The forgotten part of memory

by LAUREN GRAVITZ

IMAGE/Sam Falconer

Memories make us who we are. They shape our understanding of the world and help us to predict what’s coming. For more than a century, researchers have been working to understand how memories are formed and then fixed for recall in the days, weeks or even years that follow. But those scientists might have been looking at only half the picture. To understand how we remember, we must also understand how, and why, we forget.

Until about ten years ago, most researchers thought that forgetting was a passive process in which memories, unused, decay over time like a photograph left in the sunlight. But then a handful of researchers who were investigating memory began to bump up against findings that seemed to contradict that decades-old assumption. They began to put forward the radical idea that the brain is built to forget.

A growing body of work, cultivated in the past decade, suggests that the loss of memories is not a passive process. Rather, forgetting seems to be an active mechanism that is constantly at work in the brain. In some — perhaps even all — animals, the brain’s standard state is not to remember, but to forget. And a better understanding of that state could lead to breakthroughs in treatments for conditions such as anxiety, post-traumatic stress disorder (PTSD), and even Alzheimer’s disease.
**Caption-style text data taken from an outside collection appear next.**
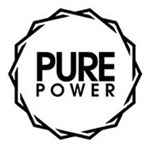 Pure Power logo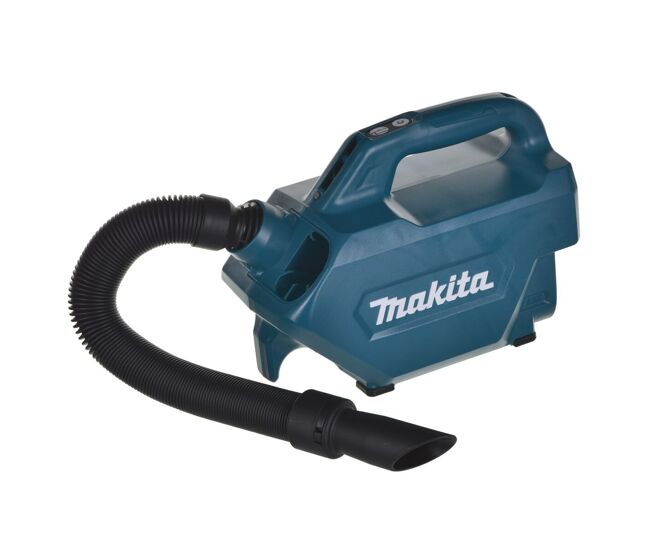 Aspiradora sin cable makita dcl184z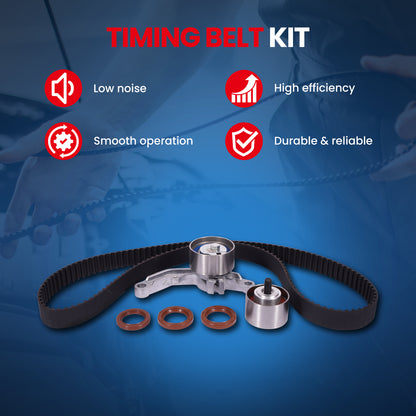 MOCA Engine Timing Belt Kit - ETBK0017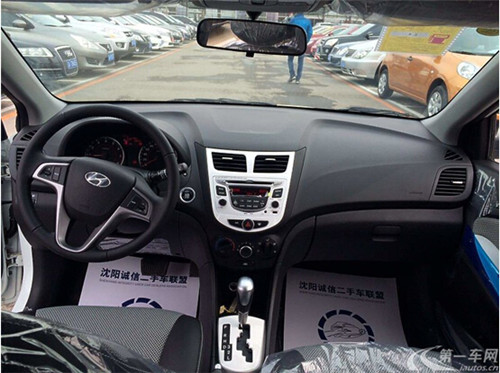 现代瑞奕动力怎么样,现代瑞奕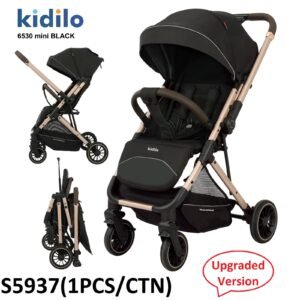 Kidilo 6530 Mini Stroller-baby land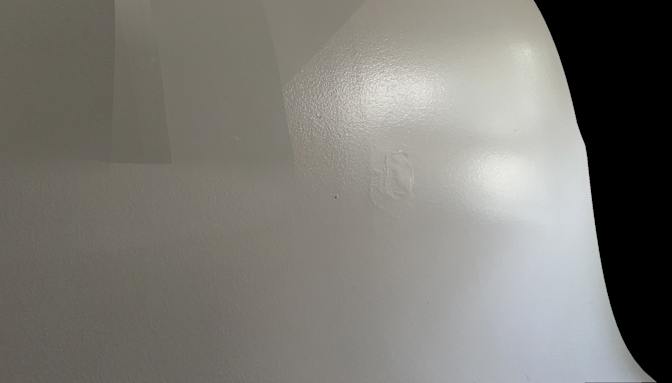 Daniel Brown's room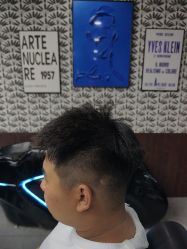 -大人物·男士理发馆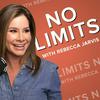 undefined No Limits with Rebecca Jarvis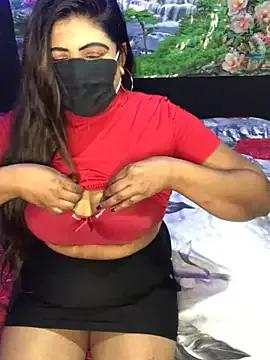Lovely_WINDI from StripChat is Freechat
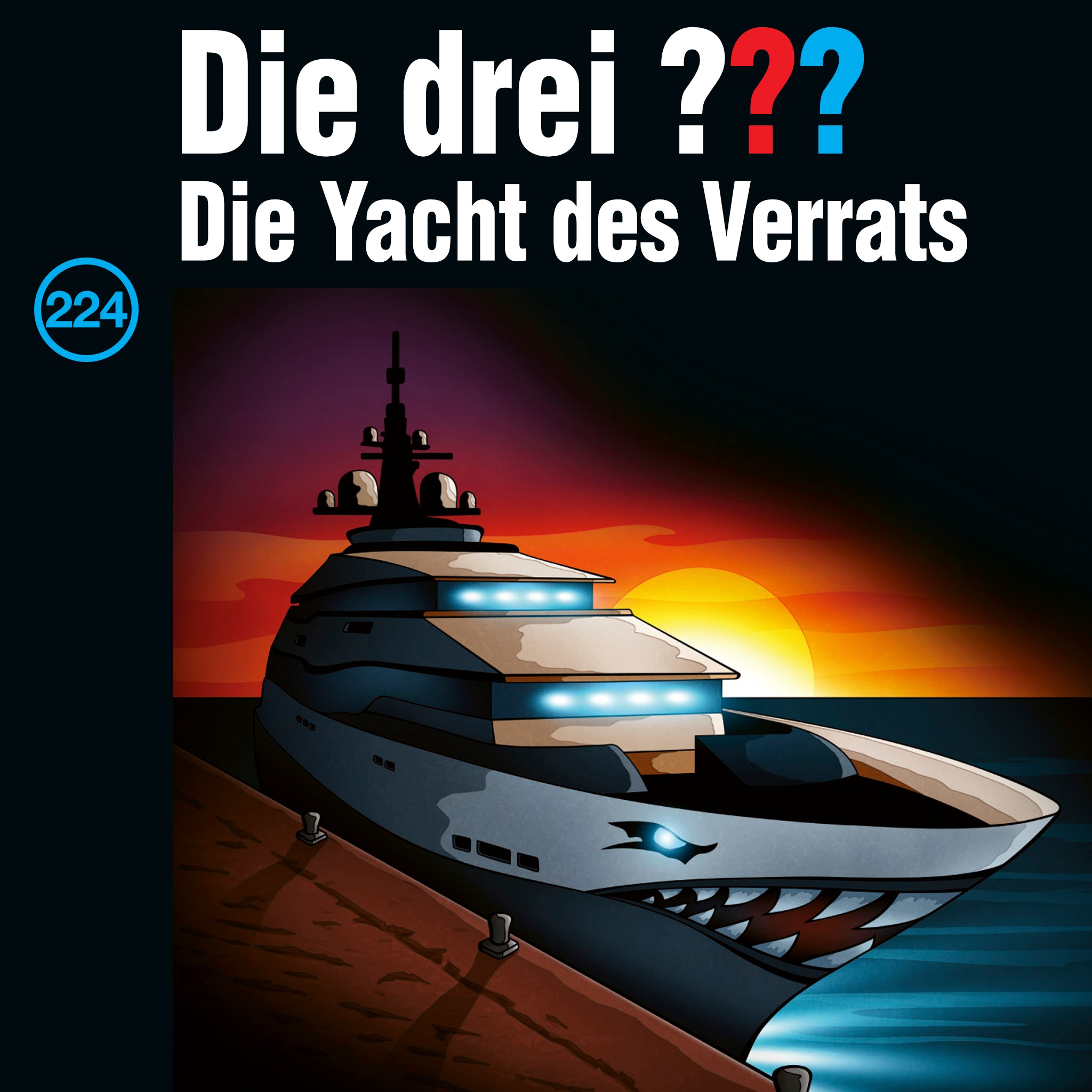 Cover Folge 224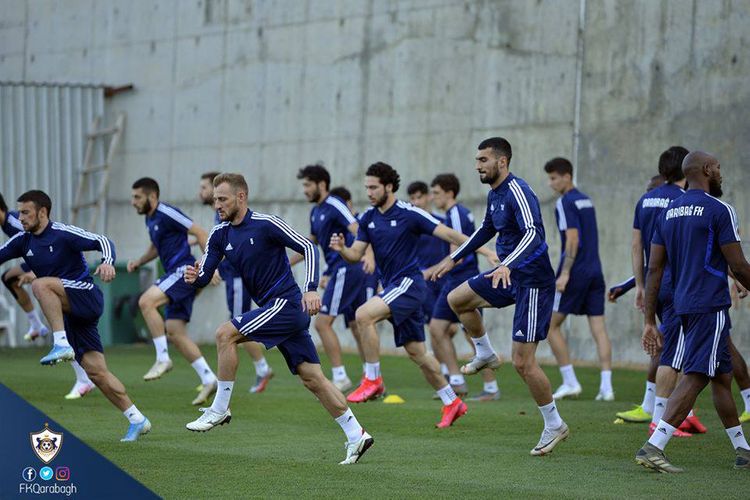 Qaranın yoxluğunda dəyişən plan - “Qarabağ”ın təxmini “11-liy”i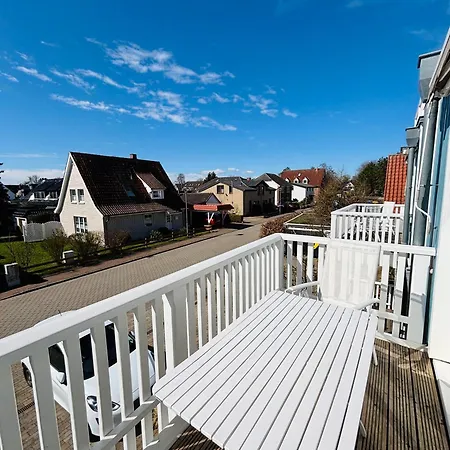 Luisa Lejlighedshotel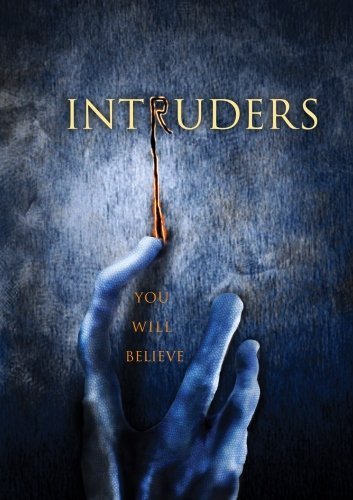 Intruders/Crenna/Winningham/Ashbrook@MADE ON DEMAND@This Item Is Made On Demand: Could Take 2-3 Weeks For Delivery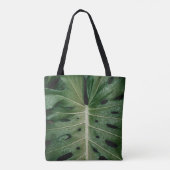 Pflanze Tasche (Rückseite)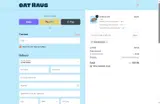 INONAROUND coupon verification screenshot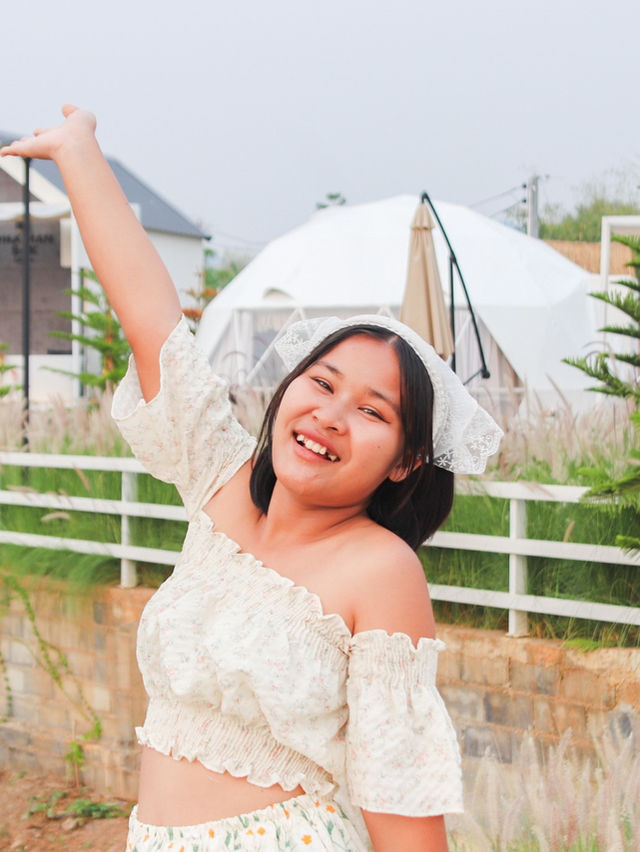 ผาม่านสุข ภูผาม่าน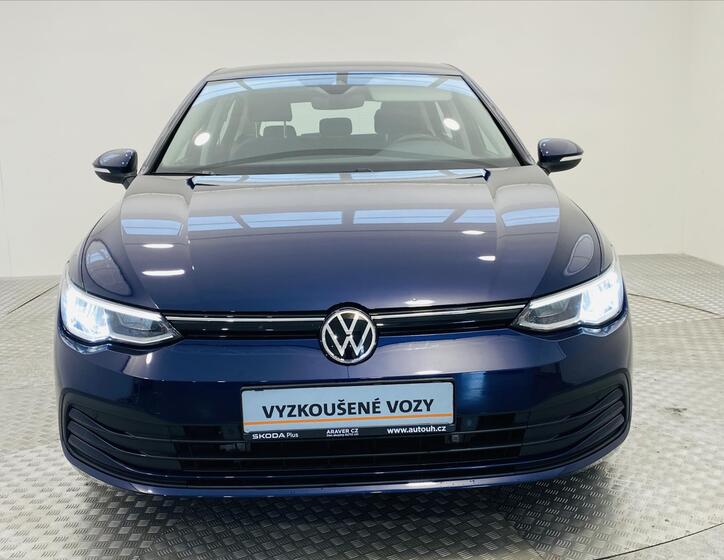 Volkswagen Golf 4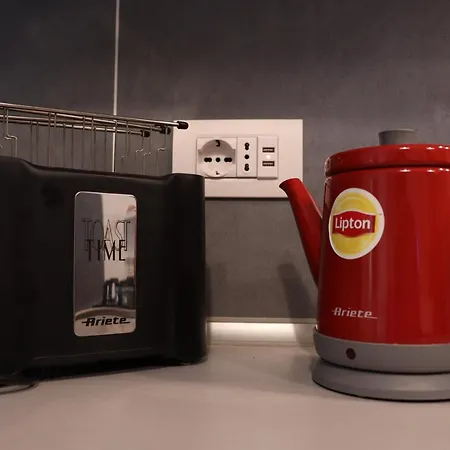 Arcadia 55 Apartamento *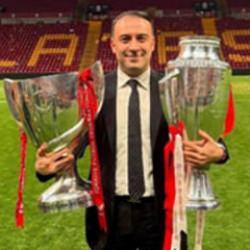 Bahis ve şike soruşturmasında g&ouml;zaltına alınan Galatasaraylı Maruf G&uuml;neş'ten ilk a&ccedil;ıklama!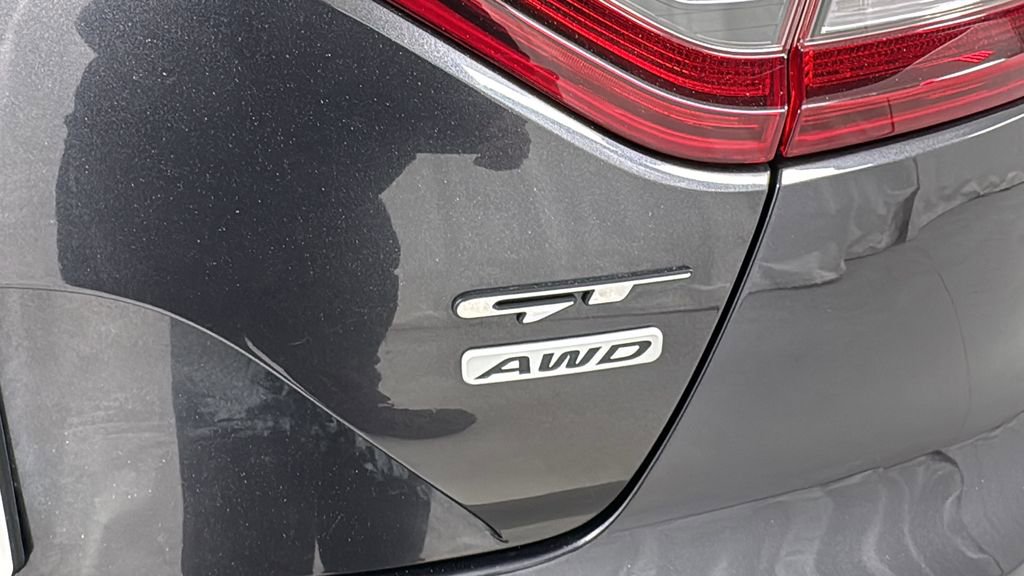 Used 2018 Kia Stinger GT image 37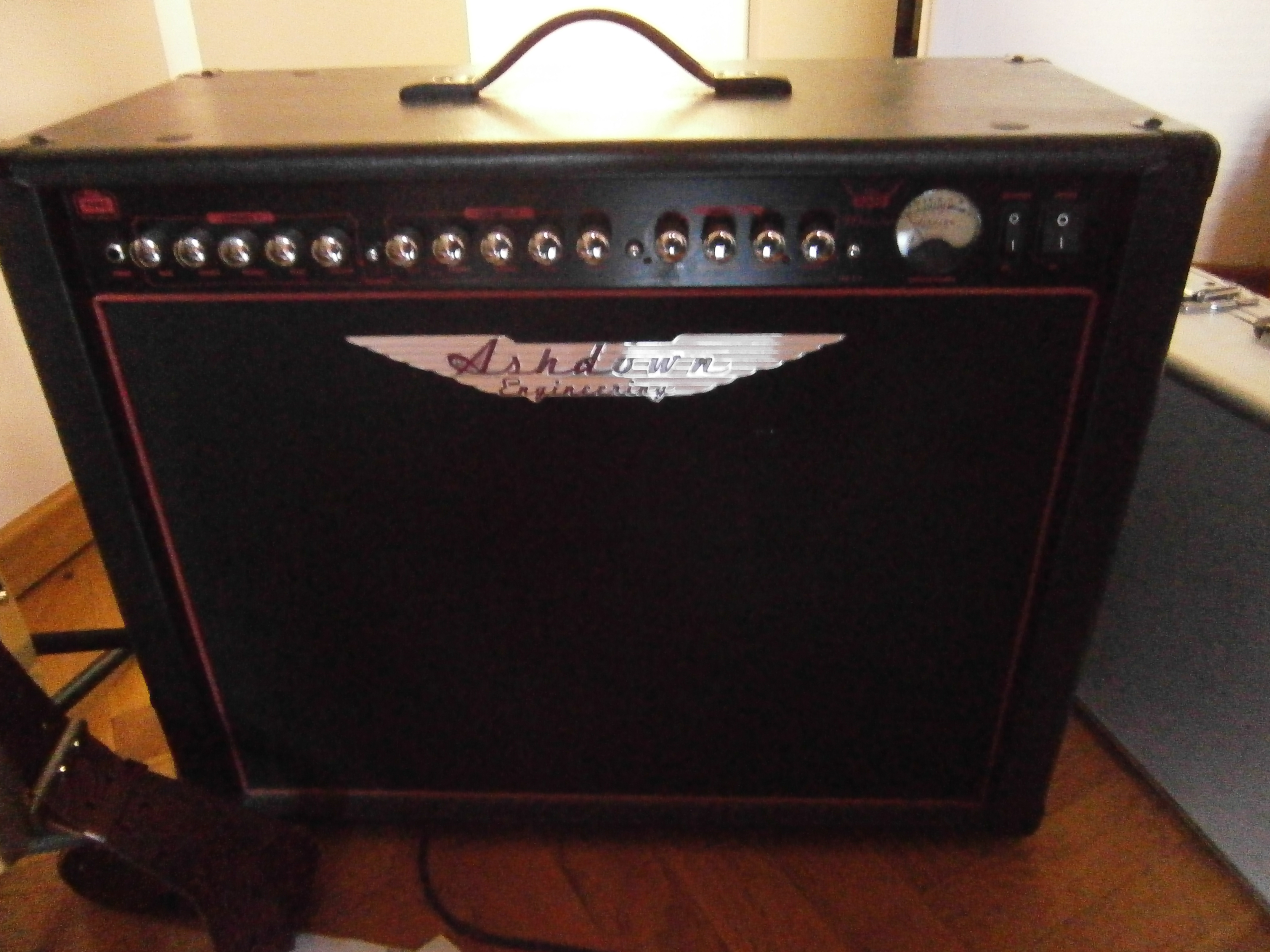 Ashdown FA 40 DSP Combo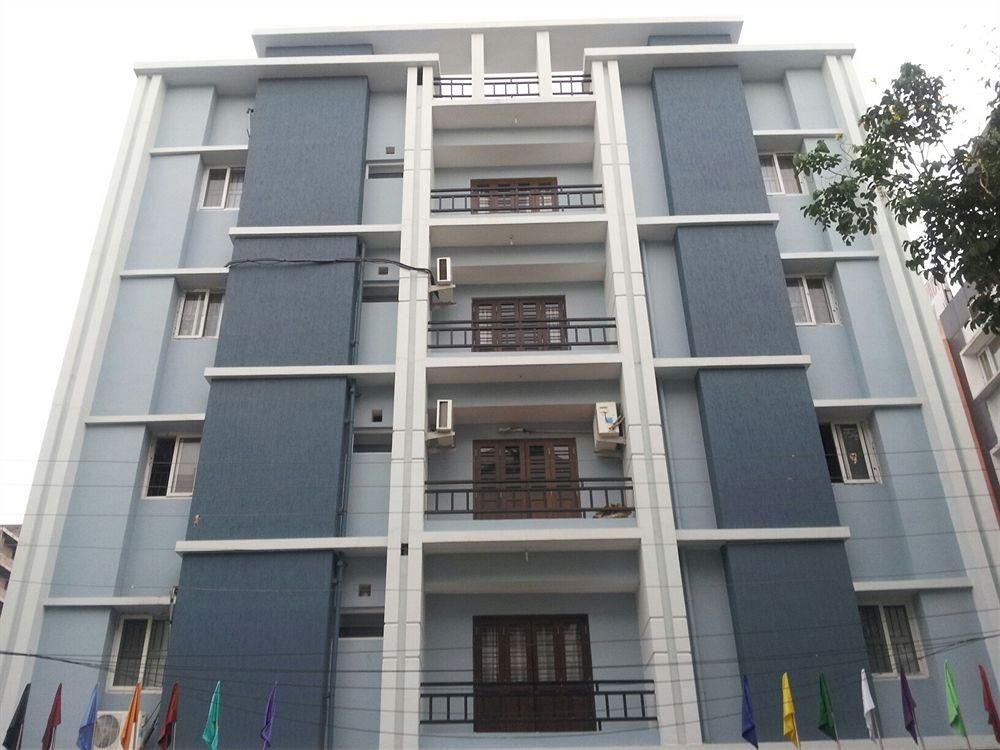 Hill View Guest House Gachibowli0
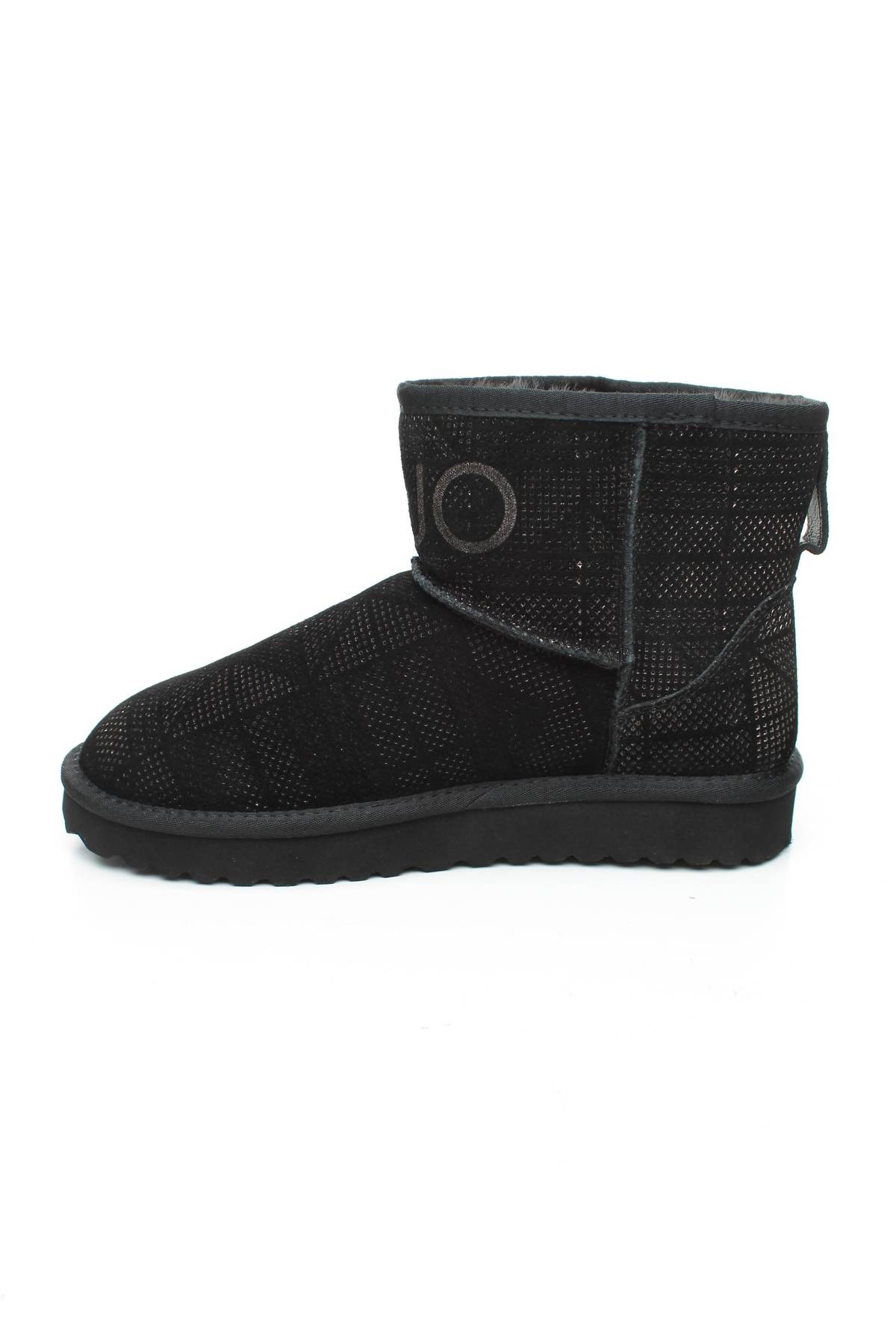 Γυναικεία μποτάκια Liu Jo2 - Contourshop.gr Γυναικεία μποτάκια Liu Jo2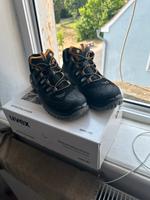 Ich verkaufe Schuhe für Baustellen und Lagerhallen. Bayern - Windsbach Vorschau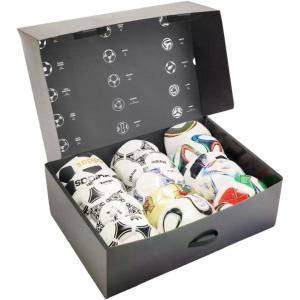 adidas World Cup Historical Ball Set – Limited Edition Collection of Iconic World Cup Match Balls in Pro, Mini, and Club Variants(5)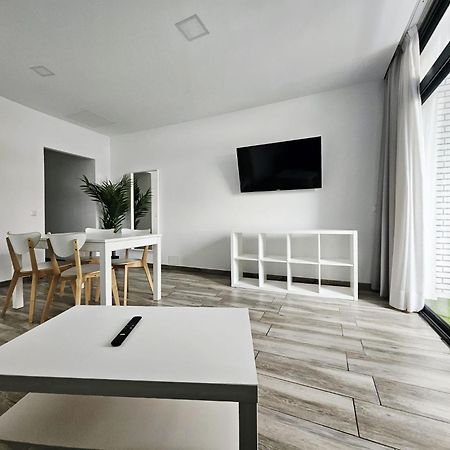 Apartamentos Ciudad Jardin Las Palmas de Gran Canaria Extérieur photo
“What is memory without forgetting?” asks Oliver Hardt, a cognitive psychologist studying the neurobiology of memory at McGill University in Montreal, Canada. “It’s impossible,” he says. “To have proper memory function, you have to have forgetting.”

Biology of forgetting

Different types of memory are created and stored in varying ways, and in various areas of the brain. Researchers are still pinpointing the details, but they know that autobiographical memories — those of events experienced personally — begin to take lasting form in a part of the brain called the hippocampus, in the hours and days that follow the event. Neurons communicate with each other through synapses — junctions between these cells that include a tiny gap across which chemical messengers can be sent. Each neuron can be connected to thousands of others in this way. Through a process known as synaptic plasticity, neurons constantly produce new proteins to remodel parts of the synapse, such as the receptors for these chemicals, which enables the neurons to selectively strengthen their connections with one another. This creates a network of cells that, together, encode a memory. The more often a memory is recalled, the stronger its neural network becomes. Over time, and through consistent recall, the memory becomes encoded in both the hippocampus and the cortex. Eventually, it exists independently in the cortex, where it is put away for long-term storage.

Neuroscientists often refer to this physical representation of a memory as an engram. They think that each engram has a number of synaptic connections, sometimes even in several areas of the brain, and that each neuron and synapse can be involved in multiple engrams.